Papeizinhos rasgados
CONTO /
Sérgio Sant’Anna* //
O escritor brasileiro Sérgio Sant’Anna oferece à Cosmos & Contexto um conto inédito.
– – – – –
O que o movia era um desejo de beleza, pela qual seria amado e se amaria, mas rabiscando no papel ele percebeu que fracassava, então pegou as duas folhas de caderno, rasgou-as em pedacinhos e jogou-os da janela do apartamento de décimo andar em Copacabana, e ao ver os papeizinhos picados flutuando ao vento dessa noite, era como se fizesse voar o que não alçara vôo:
o som de uma caixa de música com uma bailarina de louça rodopiando; o garoto que ele fora na roda-gigante do parque de diversões; o cheiro vivo da maresia penetrando nas ruas do bairro; o peixe bizarro em águas profundas; uma vela queimando no castiçal da capela do internato; a jovem Clarice vestida com uma combinação; o instante de exaltação da mendiga fumando crack; o quadro com a mulher nua no porão do museu; a ressaca do mar batendo na antiga amurada da praia do Flamengo; o pai, o doce pai, no caixão no velório; o riso solto da netinha; o gato absorto lambendo a pata; o barulho da bola estufando a rede numa falta cobrada por Didi no treino em Laranjeiras; o cavalo majestoso cruzando o disco de chegada;
a poesia dos tísicos; uma ponte de ornamentos sobre um rio nublado; o coro das maritacas e os macaquinhos nas árvores da cidade imensa; o silêncio imediatamente após o fim da sinfonia; o bramido das ondas no rochedo; Allen Ginsberg e seu olho vítreo; Miles Davis tocando trompete baixinho no ouvido da moça debruçada no palco; um adeus no aeroporto; o bordado das estrelas; as frutas geométricas pintadas numa fruteira; a caravela séculos atrás na tempestade; o vazio de Deus; o desespero da oração; o demônio de cada um; eu queria ser feliz; o limo no cais; o despertar do sonho mau e a alegria da realidade; a borboleta na flor; o besouro arremetendo contra a vidraça; as mariposas voando em torno do lampião; a orquestra no circo; a trapezista e o palhaço.
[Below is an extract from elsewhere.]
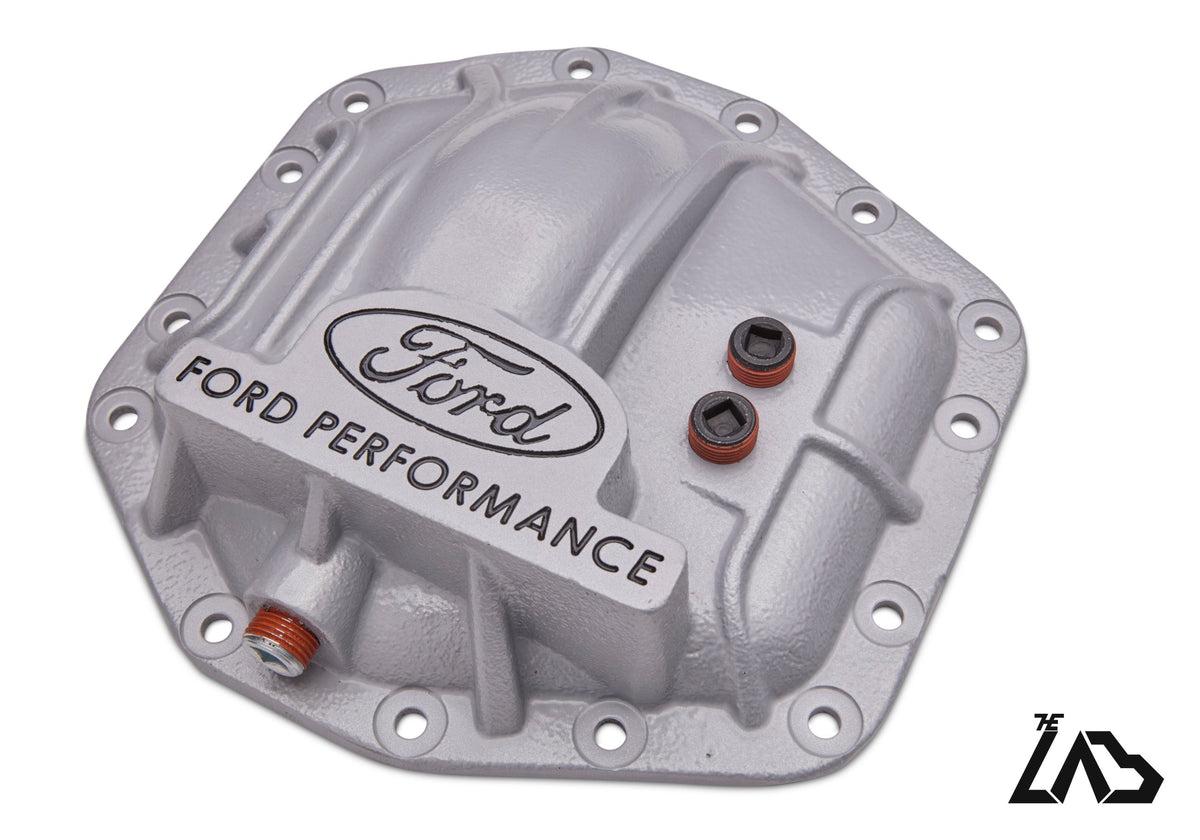 Ford Performance M-4033-DR Bronco Raptor rear differential cover, three-quarter view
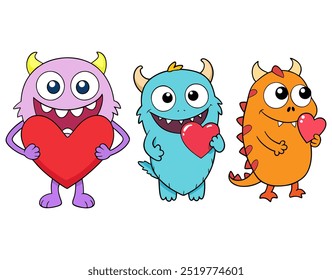 Three Cute Monsters Holding Hearts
Sílabas, letras, frases e palavras partidas, misturando-se ao lixo na rua, vocábulos que ninguém lê e, no entanto, escritos. Um pouco mais tarde a chuva caiu lavando a tinta e levando alguns pedacinhos de papel na corrente, como barquinhos que ele houvesse lançado como no tempo em que era menino. Num desses papeizinhos a própria palavra barc, cortada, que depois entraria na galeria de águas fluviais no fluxo para o oceano.
– – – – –
*Sérgio Sant’Anna nasceu em 1941, no Rio de Janeiro, e iniciou sua carreira de escritor em 1969 com os contos de O sobrevivente, livro que o levou a participar do International Writing Program da Universidade de Iowa, nos Estados Unidos. Vencedor de diversos prêmios, entre eles, quatro prêmios Jabuti por seus livros O concerto de João Gilberto no Rio de Janeiro (contos, 1982), Amazona (novela, 1986), Um crime delicado (romance, 1997) e O vôo da madrugada (contos, 2003), com obras traduzidas para o italiano e alemão, tem suas obras publicadas pela Companhia das Letras e acaba de lançar seu novo livro Páginas sem glória.